Hope this helps. Tell me how it goes :)

hexgnu commented 3 years ago

Hey @kali thanks for the advice.

  1. It does work with ONNX just fine :). I think my big issue is that since I am compiling this to WASM it's loading the ONNX file every single time the page refreshes in the browser. My previous model which is straight feed forward neural net was roughly 50ms to load and predict and doing the ONNX load and inference is roughly 1500ms. Unfortunately speed is essential with this problem.

  2. I am able to dump to NNEF using your suggestions above which is great! Although I am finding the performance degrade even more, although I feel like I have something miswired since it's returning bogus numbers now. So I will continue to debug it.

My feeling looking at the graph.nnef inside the tarball is that it wouldn't be too hard to write a code generator that wrote out all of this in static rust code. I'll see what I can accomplish and report back. Pointers are definitely welcome and thank you.

-Matt

kali commented 3 years ago

Just to make sure: you still need to call into_optimized() on the model loaded from NNEF. It should be order of magnitude faster than into_optimized() over the ONNX model.

hexgnu commented 3 years ago

Yea I am using into_optimized() on the nnef model.

Basically what I have done is

tract -O -i 1x19xf32 -f onnx ~/git/foreshadow/psychic-octopus-extension/src/model.onnx --nnef-tract-onnx  dump --nnef-tar model.tar

Then load that up using

let mut cursor = Cursor::new(include_bytes!("./model.tar") as &[u8]);

let nnef = tract_nnef::nnef();
let model =
         nnef.model_for_read(&mut cursor)?.into_optimized()?.into_runnable()?;

Weirdly this is taking forever (2000ms instead of 1500ms with onnx) and returning what looks like an int version of my models response. Not entirely sure what I'm doing wrong here.

I also tried to add with_onnx but couldn't figure out how to make that work with tract_onnx_opl.
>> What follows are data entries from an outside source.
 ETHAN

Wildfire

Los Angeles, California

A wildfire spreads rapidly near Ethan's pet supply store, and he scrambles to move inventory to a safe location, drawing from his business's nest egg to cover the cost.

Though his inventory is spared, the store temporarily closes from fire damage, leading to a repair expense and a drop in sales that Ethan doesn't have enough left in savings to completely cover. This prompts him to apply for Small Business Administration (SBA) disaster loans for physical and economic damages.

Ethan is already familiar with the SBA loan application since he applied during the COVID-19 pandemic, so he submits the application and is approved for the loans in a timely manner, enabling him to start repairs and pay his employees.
Thanks for helping me out with this!

kali commented 3 years ago
antimora commented 3 years ago

@hexgnu were you able to make any progress on this issue? I am curious about your approach. Have you attempted to write your own for the 15 operations you mentioned? Have you come across some reference material for operations? I couldn't find good simple examples. Many open source implementations are specific to their architecture, i.e. PyTorch.

hexgnu commented 3 years ago

@antimora so I ended up doing a few optimizations of the code using a lazy_static and that seemed to help quite a bit... for our purposes it seemed to work. It still would be awesome to push it down a layer because we are building this for WASM and avoiding cold-starts is very useful for us.
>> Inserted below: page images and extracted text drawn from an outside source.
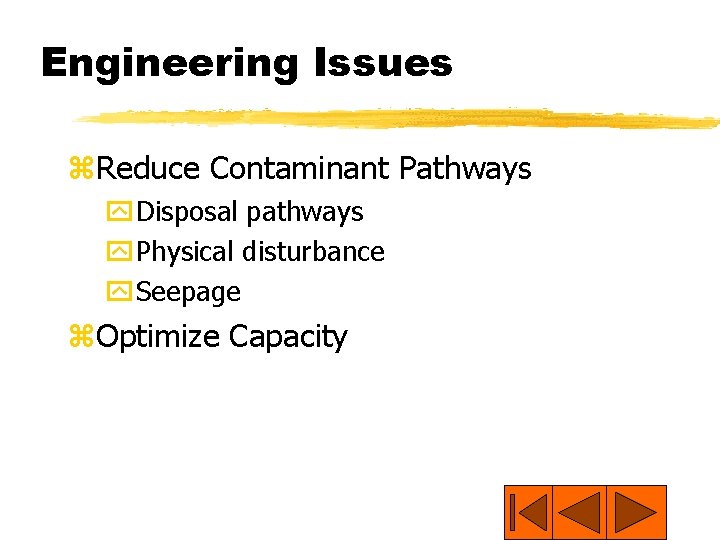 Engineering Issues

Reduce Contaminant Pathways

Disposal pathways

Physical disturbance

Seepage

Optimize Capacity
One thing I did find on the first iteration of what I built in pytorch (feed forward only) was that fundamentally building sigmoid, softmax, argmax etc type functions is very simple in pure rust. The problem honestly is when I started using things like one-hots or decision trees.

antimora commented 3 years ago

@hexgnu thanks for your answers. I am curious which library do you use for your WASM math functions, such as log? Do you use something like MicroMath crate that supports [no_std]?
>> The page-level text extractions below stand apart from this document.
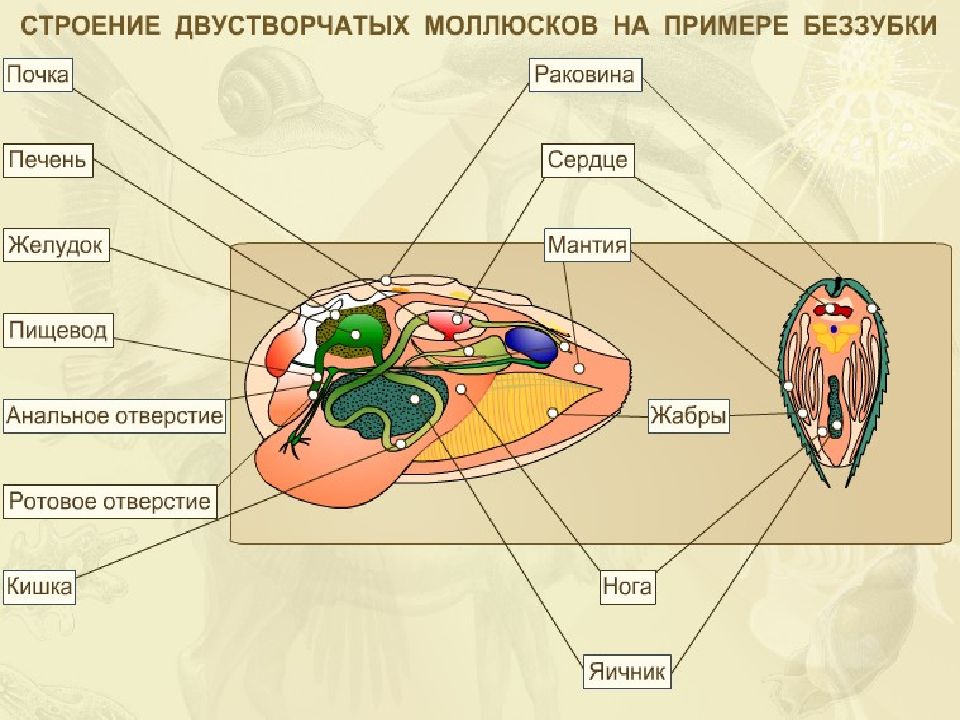 СТРОЕНИЕ ДВУСТВОРЧАТЫХ МОЛЛЮСКОВ НА ПРИМЕРЕ БЕЗЗУБКИ

Почка

Печень

Желудок

Пищевод

Анальное отверстие

Ротовое отверстие

Кишка

Раковина

Сердце

Мантия

Жабры

Нога

Яичник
BTW, you might want to check out Pytorch Glow project. They have facility to compile ONNX to static code. https://github.com/pytorch/glow/blob/master/docs/AOT.md

hexgnu commented 3 years ago

@antimora I used straight calculations in rust and relied on the wasm compiler to compile them to wasm, so nothing special really. I will check out the glow project looks great! I do think that with the right compiler a lot of these calculations can be compiled down into bytecode fairly simply it's just that it hasn't been a huge focus of the community.

kali commented 3 years ago

Going to close this.

benmkw commented 2 years ago

Could this issue be reopened?

Additionally to the mentioned portability and perf and size improvements I also think that the API could be strongly typed when a specific onnx file is specified which would make running the model more robust against user errors.

A possible data point for performance is NN512 https://jonatron.github.io/test_nn512/ which seems promising.

tract is basically an optimizing interpreter. Operators are the interpreter primitives.

I was wondering what is the reason for this setup/ why is this preferable?